Mr Rowe says that is the position here. The affirmation takes the place of a statement of case and is therefore at the very least analogous to the statement of case that a non-party is entitled to see.
"(a) means a claim form, particulars of claim where these are not included in a claim form, defence, counterclaim or other additional claim, or reply to defence; and
(b) includes any further information given in relation to them voluntarily or by court order under rule 18.1".
That conclusion is fortified by the effect of CPR 32.12 which places restrictions on the use to which witness statements, but not statements of case, can be put.
"3 The case against the defendant
(1) There shall, at the time when the claim form is issued, be filed in court evidence in support of the application for a disqualification order; and copies of the evidence shall be served with the claim form on the defendant .

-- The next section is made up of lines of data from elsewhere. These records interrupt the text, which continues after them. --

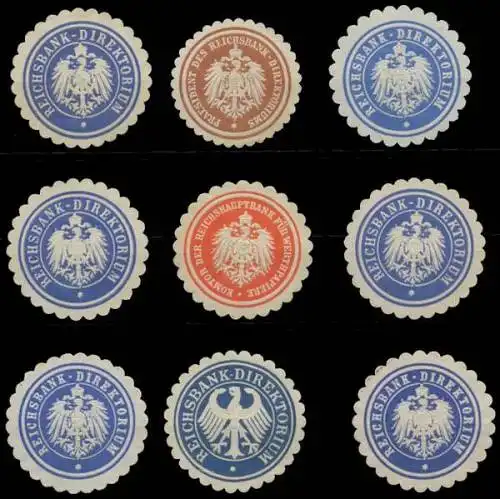 Deutsche Reichsbank Sammlung Siegelmarken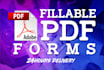 create fillable pdf form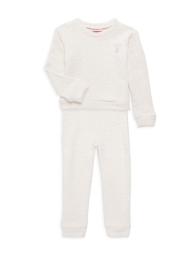Дитячий хутряний костюм Juicy Couture для дівчаток 1159809330 (Молочний, L)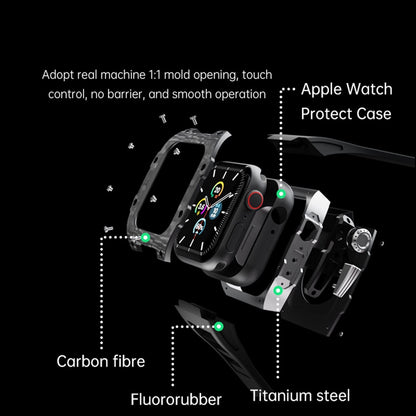 RM7002 Carbon Fiber Series - Royal Tank Apple Watch Case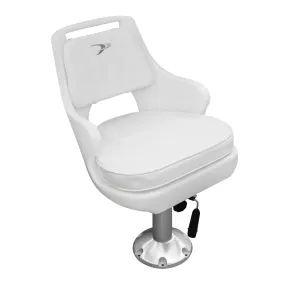 Wise 8WD015-6-710 Standard Pilot Chair & Cushions w/ Adjustable Pedestal & Seat Slide Mount
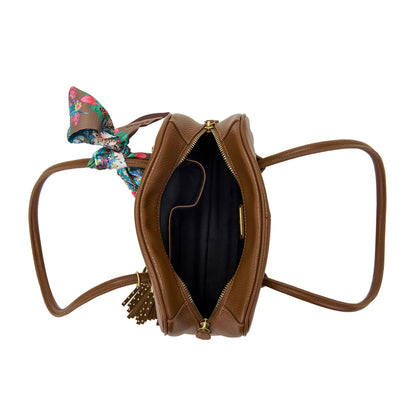 Borsa a spalla Foulard Cuoio - Immagine 5
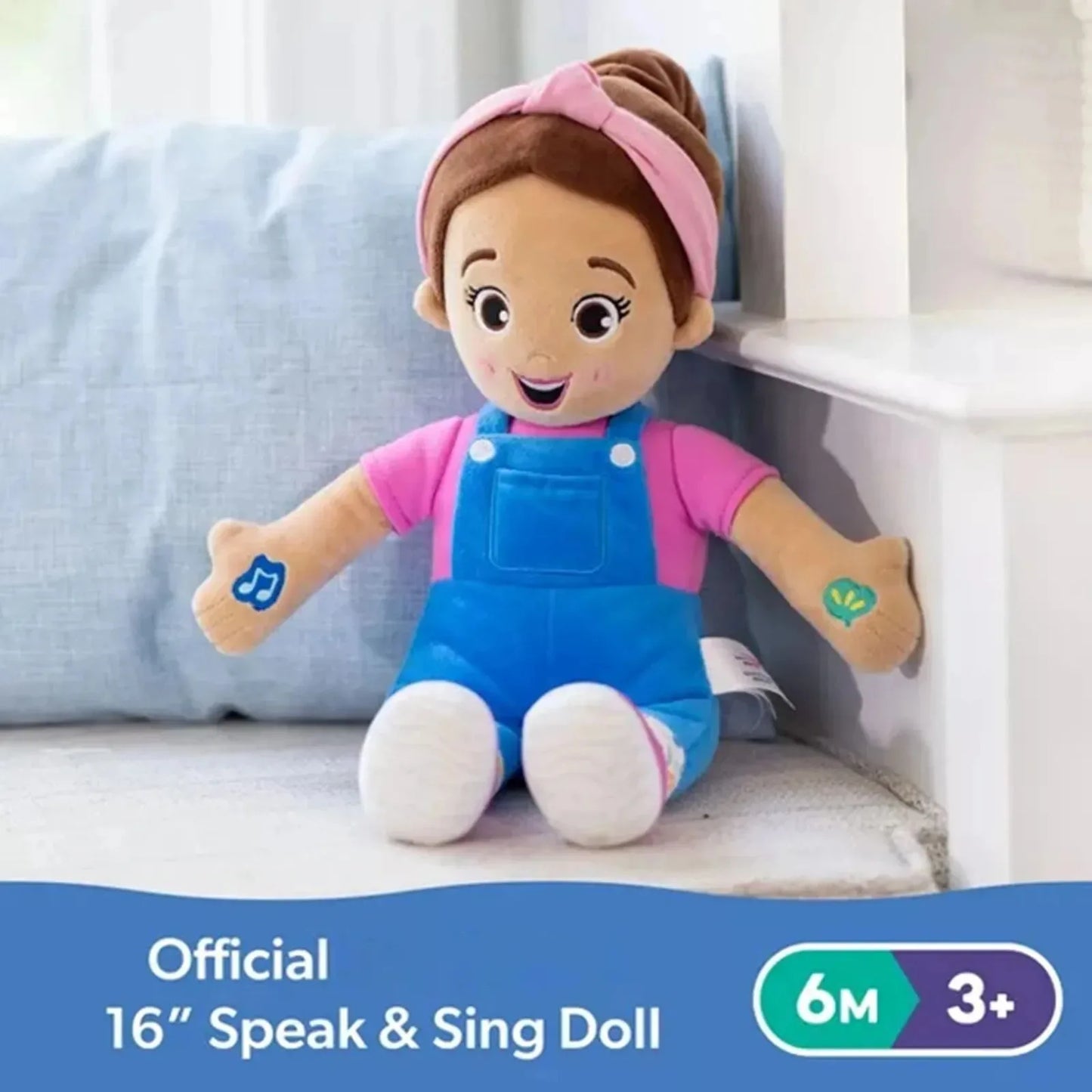 Ms,Rachel Speak&Sing Doll 30cm Tall Interactive Toy Toddler Toys for Girls & Boys Ages 6 Months to 3+ Years Plush Doll Kids Toys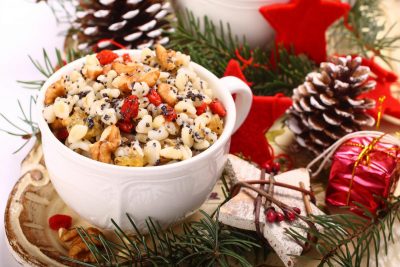 Рождественская кутья с орехами и сухофруктами (рецепт с фото)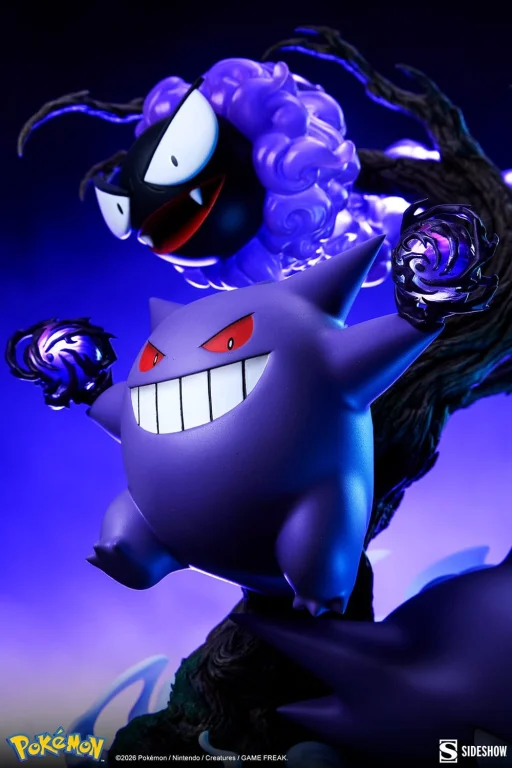 Pok&eacute;mon - Diorama - Nebulak, Alpollo & Gengar
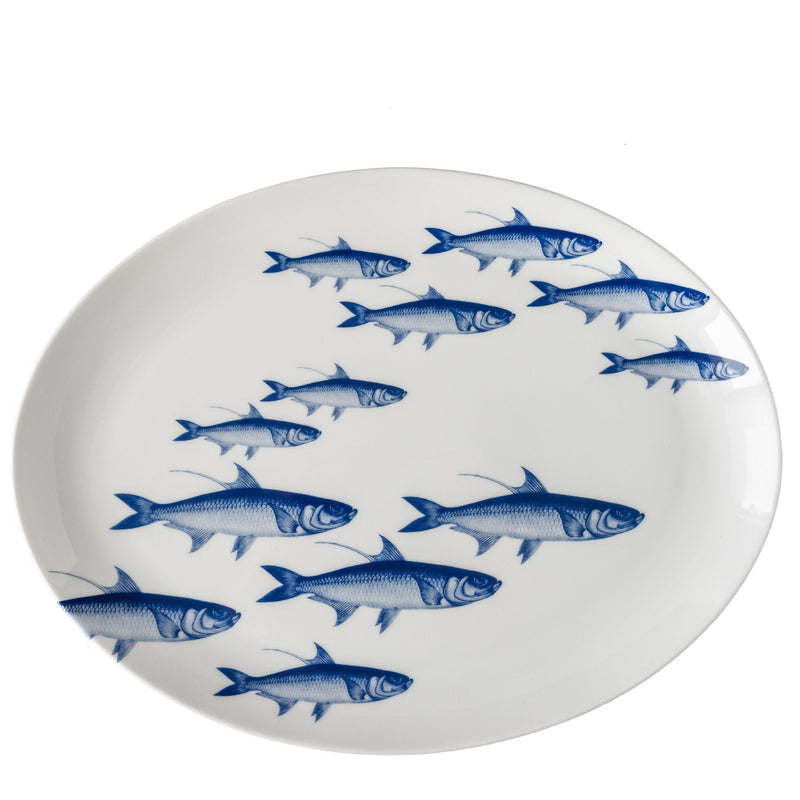 Blue School of Fish Dinnerware & Serving Pieces - DishesCaskata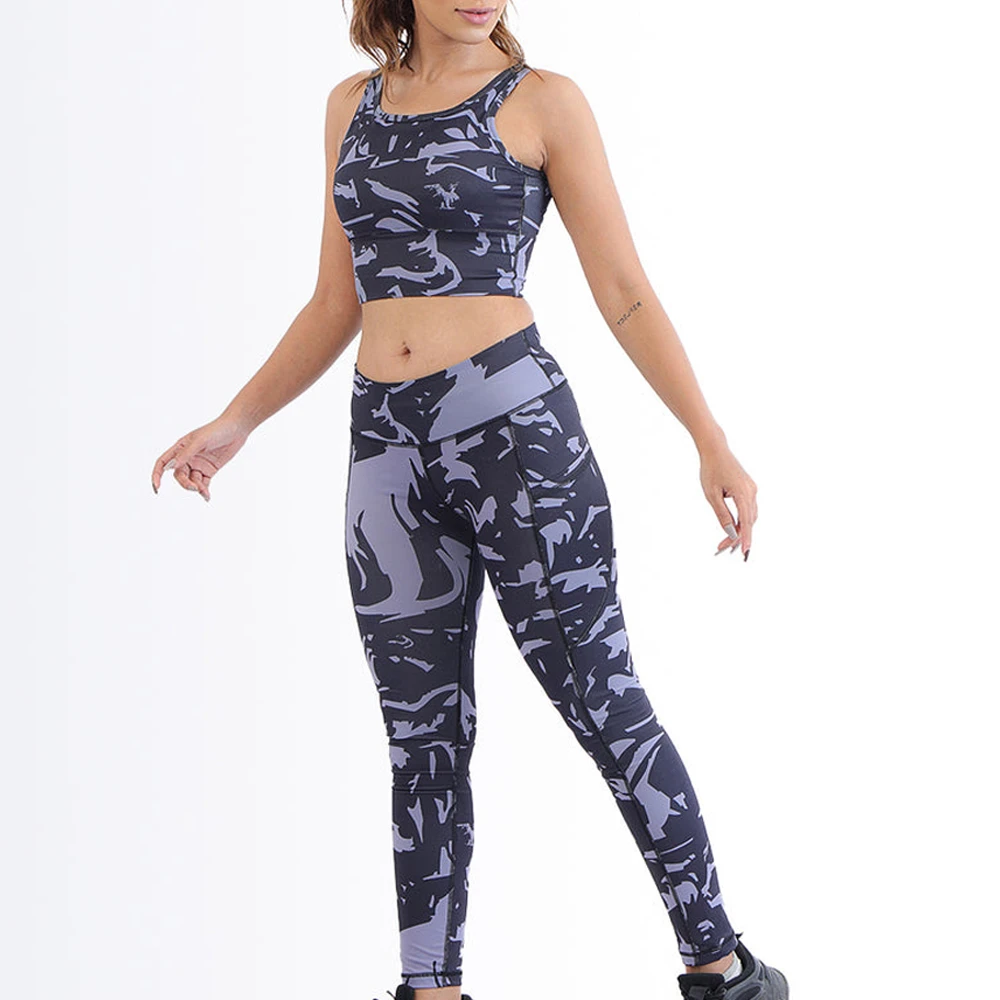gym dress for ladies in pakistan Clothing Yoga Set Women Wear Sets Contour Yoga Fitness Sportswear Workout Sets NOV23MD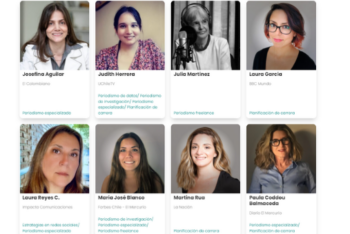 Portraits of available mentors for women journalists through WINN platform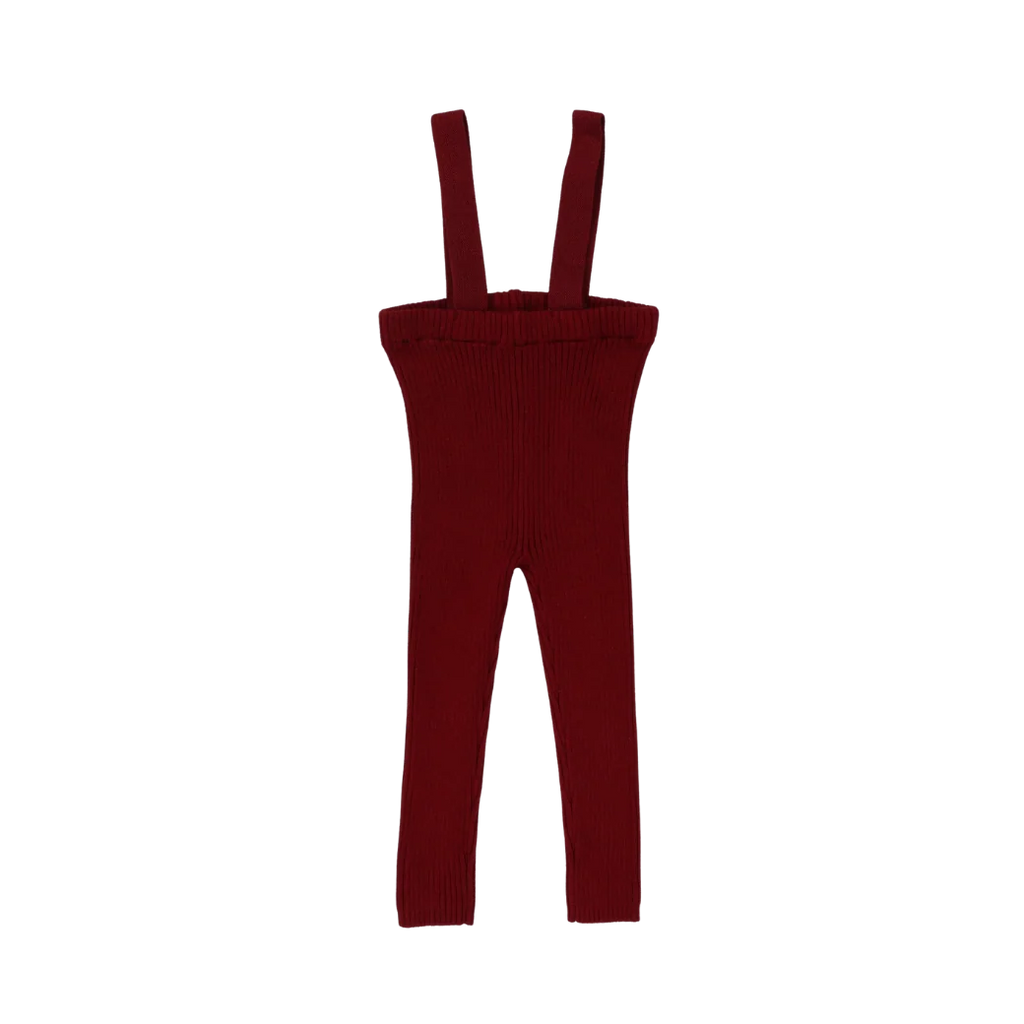 Lil Legs Knit Suspender Leggings - FW26 -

(2) The evidence shall be by one or more affidavits, except where the claimant is the official receiver, in which case it may be in the form of a written report (with or without affidavits by other persons) which shall be treated as if it had been verified by affidavit by him and shall be prima facie evidence of any matter contained in it.
(3) There shall in the affidavit or affidavits or (as the case may be) the official receiver's report be included a statement of the matters by reference to which the defendant is alleged to be unfit to be concerned in the management of a company."